• [Activities]:
1/ Translate into Spanish this sentence from the propshaft bearing post below: "Pressing with 6kg of force on each side panel yields almost no deflection."
2/ Answer these questions from the propshaft bearing post below.
(a) What maximum angle did the prop manufacturer recommend?
(b) How many rivets hold the bearing, and what are their sizes?
(c) How much does the prop "weigh" in cornering?
3/ Extend the propshaft bearing post below, starting after its final sentence and keeping the writer's voice.

(Text under study Opens)

Thanks for the comments gents, it has made me re-think!
Originally I was a little nervous about mounting like this, and I did think twice about it at the time but then decided on gut feel it'd be alright. I had seen / read that MK mount their centre bearings directly to the tunnel panels. They also do this with it in the wrong orientation - rotated through 90 degrees (the bearing is slightly off-centre within the rubber to cope with sag over time) - and with the first part of the prop at around 8 degrees (!!). The prop manufacturer recommended to me that it was dead straight, certainly no more than 3 degrees. I've mounted it at under 0.5 degrees and I have a bit of adjustment available to square this up if needed. So there should be no / very minimal loading from vibration or phasing.
The prop weighs 8.3kg of which the majority is in the middle, however the two yokes and flanges at each end make up a reasonable weight, so say approx 6kg load at the centre bearing. There's 6 rivets in there all mounted in shear. Two are 3.2mm, four are 4mm. Suspension can be designed around a 3-2-1 principle (3g vertical loads, 2g longitudinal, 1g lateral - https://www.eng-tips.com/viewthread.cfm?qid=300205) - I'd double this to be on the safe side - so thought I could use this for the prop mounting too.
So the prop 'weighs' 36kg in bump, 24kg in braking / acceleration, and 12kg in cornering. Therefore in bump, each rivet takes 6kg shear force (way under the maximum load to allow for poor hole / material prep: products.afi.cc/contentonly.aspx?file=images/vendors/POP.pdf - Page 14). In braking / acceleration they take 4kg, in cornering they aren't loaded at all but the side panels are. Pressing with 6kg of force on each side panel yields almost no deflection.

(Text under study Closes)
(Material provided Opens)

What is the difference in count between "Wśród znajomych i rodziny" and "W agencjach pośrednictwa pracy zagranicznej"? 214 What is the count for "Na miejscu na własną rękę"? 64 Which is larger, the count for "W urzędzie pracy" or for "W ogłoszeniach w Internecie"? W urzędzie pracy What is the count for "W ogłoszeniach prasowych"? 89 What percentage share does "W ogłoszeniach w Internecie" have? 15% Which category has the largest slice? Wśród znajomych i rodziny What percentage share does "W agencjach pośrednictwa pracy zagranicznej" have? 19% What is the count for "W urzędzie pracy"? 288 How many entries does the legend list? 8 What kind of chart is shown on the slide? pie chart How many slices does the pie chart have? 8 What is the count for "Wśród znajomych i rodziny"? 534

(Material provided Closes)

• [Answers]:
1/ Presionar cada panel lateral con 6 kg de fuerza casi no produce deflexión.

2/
(a) No more than 3 degrees.
(b) Six rivets: two are 3.2mm and four are 4mm.
(c) 12kg.

3/
In short, I think I'm covered - however - given the side effects of a floppy prop at 7000rpm I think I will add an extra diagonal brace to firm things up. I have a feeling the main thing that may contribute to any failure would be fatigue of the side panels in the area around the rivet heads, so reducing this loading should sort it.
A bit more work yesterday and this morning yielded progress on the first wishbone. I'd had a nosey around a load of different vehicles from single seaters to grass trackers (for when you drive the car @maurici) and liked the look of these: http://berrisford.co.uk/index.php/parts-components/wishbones/bottom-wishbone-5-8-unf.html and these: https://www.radicalonline.co.uk/products/SW0013-%2d-Wishbone-Lower.html
Reading some blogs written by an FSAE (Formula Student) judge was very interesting too, especially helping to consider load paths: https://www.formulastudent.de/pr/news/details/article/pats-column-rod-ends-in-bending/
Ludemann Engineering also have loads of photos of similar stuff they have built: https://ludemannengineering.com/2012/06/16/fabricating-the-lower-a-arms/p1100115/
I am aware the design I've gone with isn't 100% ideal, but I feel it's a good compromise given the tools I have and how overbuilt the wishbone / joints are. Anyway, onto manufacture...
Spherical bearings need a little bit of 'dimensional assistance' to fit into the housings...
Threaded sleeves turned down, hammered into the end of the tubing, welded round, ground back, then tubing bent:
Starting to machine the ends of the tubing to fit the spherical joint housings:
Still in two minds whether to use the 'classic' (but slightly bodge-y) upper wishbone method of sticking a rose joint in the end of an A arm, or doing it properly with another spherical joint and then having any caster / camber adjustment down at the chassis end. I figure I'll only set the car up once or twice ever, I know my camber and caster settings already to within half a degree, and I can always make more upper wishbones if necessary; so will probably go down the spherical route as long as the lower ones don't turn out to be a mission!
Back to some torque talk () earlier in the thread, regarding how 'BECs have no torque'. I've made some assumptions for the following charts, which are:
- BEC 500kg with driver, CEC 600kg with a Type 9 or 15kg less with a 4 speed box, therefore both fairly dedicated sprint / track cars.
- Both top speed of very close to 125mph, in 4th gear for the CEC because 5th is useless without shedloads of power, 6th for the BEC.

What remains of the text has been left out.